A differenza delle battaglie anticoloniali del passato, dunque, la lotta di emancipazione ucraina non comporta alcuna trasformazione sociale in senso più egualitario e democratico, ma si riduce al perseguimento di politiche identitarie attraverso la negazione di tutto ciò che è “russo” nella cultura e nella vita del paese. In nome di una presunta “purezza” ucraina, si chiudono i partiti politici e si mettono a tacere le voci di tutti coloro che si oppongono a questo processo, accusandoli – spesso a sproposito – di essere “filorussi”.

Questa forma di identitarismo, peraltro, nasconde il fatto che l’Ucraina, sia prima che dopo la rivolta di Maidan del 2014, ha rappresentato uno dei modelli di minor successo fra le repubbliche emerse dal crollo dell’Unione Sovietica, con elevati livelli di corruzione, un parlamento disfunzionale e un’oligarchia che ha espresso tutti i presidenti degli ultimi anni, aiutando lo stesso Volodymyr Zelensky a giungere al potere.

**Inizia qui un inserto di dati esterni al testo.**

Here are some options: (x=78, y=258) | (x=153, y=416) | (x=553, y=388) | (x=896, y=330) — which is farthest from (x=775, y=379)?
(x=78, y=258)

I risultati economici conseguiti da questo modello sono stati deludenti. Con la transizione al capitalismo, l’economia ucraina si contrasse fra il 9,7 e il 22,7% l’anno fra il 1991 e il 1996. Il reddito pro capite crollò di quasi il 60% fra il 1990 e il 1997, per cominciare a risalire solo dopo il 2000. Ma ancora nel 2013, alla vigilia della rivolta di Maidan, rimaneva del 20% al di sotto dei livelli del 1990. Alla fine del 2021, poco prima dello scoppio del conflitto, il Pil pro capite in Russia era più del doppio di quello ucraino.

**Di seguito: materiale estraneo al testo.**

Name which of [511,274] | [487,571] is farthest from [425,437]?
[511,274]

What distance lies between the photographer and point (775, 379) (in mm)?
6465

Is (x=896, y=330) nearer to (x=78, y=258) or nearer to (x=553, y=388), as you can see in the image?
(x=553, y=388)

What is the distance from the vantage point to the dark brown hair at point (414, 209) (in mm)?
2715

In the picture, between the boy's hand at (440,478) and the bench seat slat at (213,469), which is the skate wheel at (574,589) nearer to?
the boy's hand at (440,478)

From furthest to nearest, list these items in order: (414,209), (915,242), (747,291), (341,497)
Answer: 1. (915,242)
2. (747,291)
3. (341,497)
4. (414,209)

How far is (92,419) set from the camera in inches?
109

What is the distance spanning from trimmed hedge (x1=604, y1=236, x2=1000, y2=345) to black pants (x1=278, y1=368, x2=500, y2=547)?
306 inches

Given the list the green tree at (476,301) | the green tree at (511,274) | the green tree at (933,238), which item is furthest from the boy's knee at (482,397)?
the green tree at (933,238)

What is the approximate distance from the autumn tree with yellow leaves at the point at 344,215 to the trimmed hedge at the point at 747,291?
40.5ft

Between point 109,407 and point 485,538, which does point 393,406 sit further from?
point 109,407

La tesi secondo cui l’Ucraina rappresenterebbe agli occhi degli stessi cittadini russi un’alternativa preferibile all’autocrazia di Mosca è dunque smentita dai fatti: prima del conflitto, erano gli ucraini che andavano a lavorare in Russia, a causa dei salari più elevati, piuttosto che il contrario.

In generale, le rivoluzioni che dal 1989 in poi portarono al crollo dell’Unione Sovietica furono motivate da sentimenti identitari e nazionalistici, più che da un vero afflato democratico. Prendere atto di queste realtà storiche sarebbe un importante primo passo per comprendere che la retorica dello scontro fra democrazia e autocrazia mal si adatta al tragico conflitto attuale.

Come ha scritto l’analista americano Ted Galen Carpenter, quella a cui stiamo assistendo in Ucraina non è una lotta esistenziale fra libertà e autoritarismo, ma uno scontro di natura eminentemente geopolitica fra Russia e Occidente. La ricerca di un compromesso negoziale sarebbe perciò più utile di un conflitto prolungato, alimentato da una retorica oltranzista, che comporta rischi crescenti di escalation.

*Autore del libro “Se Washington perde il controllo. Crisi dell’unipolarismo americano in Medio Oriente e nel mondo” (2017).